Although EMI's Behar says that he signed Selena to the label in 1989 with eventual crossover to the pop charts in mind--"She was that needle in the haystack"--the singer appears to have been born to the spotlight.

"That was the goal from Day 1," says father Abraham Quintanilla. "That's what I had in mind when she was 6 years old. I had been an artist in the Tex-Mex market in the '60s, and so I knew the limitations. I'm telling you this not from a father's point of view, but from a musician's viewpoint, that she had it. With Selena, I always felt she had it. She was just a well-rounded package, with the voice, the looks, the moves, the instincts. I knew she could do it. Unfortunately, her life was cut short. . . . "

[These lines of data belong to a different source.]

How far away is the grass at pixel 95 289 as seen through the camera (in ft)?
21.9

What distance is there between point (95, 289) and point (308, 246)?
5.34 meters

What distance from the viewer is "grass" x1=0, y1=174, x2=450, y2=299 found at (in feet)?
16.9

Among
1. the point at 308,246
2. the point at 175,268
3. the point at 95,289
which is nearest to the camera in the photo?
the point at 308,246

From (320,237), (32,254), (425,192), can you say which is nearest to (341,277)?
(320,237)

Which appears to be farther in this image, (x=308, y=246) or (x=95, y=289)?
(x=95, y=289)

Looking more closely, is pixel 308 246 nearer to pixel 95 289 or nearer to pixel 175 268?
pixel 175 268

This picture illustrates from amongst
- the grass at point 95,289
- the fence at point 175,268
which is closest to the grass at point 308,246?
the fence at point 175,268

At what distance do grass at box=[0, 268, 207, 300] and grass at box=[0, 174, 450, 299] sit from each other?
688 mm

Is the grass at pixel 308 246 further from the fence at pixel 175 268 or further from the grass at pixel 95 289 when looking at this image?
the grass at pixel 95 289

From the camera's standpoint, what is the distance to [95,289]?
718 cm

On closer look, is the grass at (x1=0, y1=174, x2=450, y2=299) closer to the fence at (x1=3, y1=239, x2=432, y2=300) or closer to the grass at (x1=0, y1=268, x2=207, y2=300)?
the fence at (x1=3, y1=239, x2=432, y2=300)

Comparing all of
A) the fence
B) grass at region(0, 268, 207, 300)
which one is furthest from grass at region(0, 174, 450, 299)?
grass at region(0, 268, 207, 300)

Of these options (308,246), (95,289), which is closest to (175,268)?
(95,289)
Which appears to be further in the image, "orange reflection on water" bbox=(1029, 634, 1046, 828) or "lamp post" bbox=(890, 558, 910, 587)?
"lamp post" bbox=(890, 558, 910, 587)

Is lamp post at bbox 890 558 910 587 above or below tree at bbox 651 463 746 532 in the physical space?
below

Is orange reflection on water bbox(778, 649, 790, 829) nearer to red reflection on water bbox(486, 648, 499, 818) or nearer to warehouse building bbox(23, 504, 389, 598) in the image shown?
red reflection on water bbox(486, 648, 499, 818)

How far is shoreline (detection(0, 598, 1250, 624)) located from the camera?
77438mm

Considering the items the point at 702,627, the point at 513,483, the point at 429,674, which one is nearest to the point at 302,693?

Quintanilla is clearly still grieving for his daughter, and the family is unsure of its next step. There is some talk of a tribute tour, but nobody seems too jazzed by the idea. Selena's brother A.B. says he wants to start a "weekend band that plays Bee Gees and old retro music I grew up on."

Chris still can't leave the house because people come up to console him, and, he says, "I end up consoling them." With the new album about to hit stores, "it's starting again," he says, referring to the tremendous outpouring of grief and support the family received in the weeks after Selena's death.

Here at the studio, a steady stream of visitors comes through the door. One, a grandmotherly type, pushes a young girl up to Suzette's desk. "Have you listened to the tape I sent you?" the woman asks. Suzette is polite, yet there is a glint in her eye. "No," she says, pointing to the drawer full of tapes. "We have received so many that we haven't had a chance to go through them all." The grandmother hands her another cassette. "This one is much better," she says.

After the pair leave, Suzette sighs and says, "It's hard. It's really hard. We know that people mean well, but we really haven't had time to mourn. It's just been crazy here."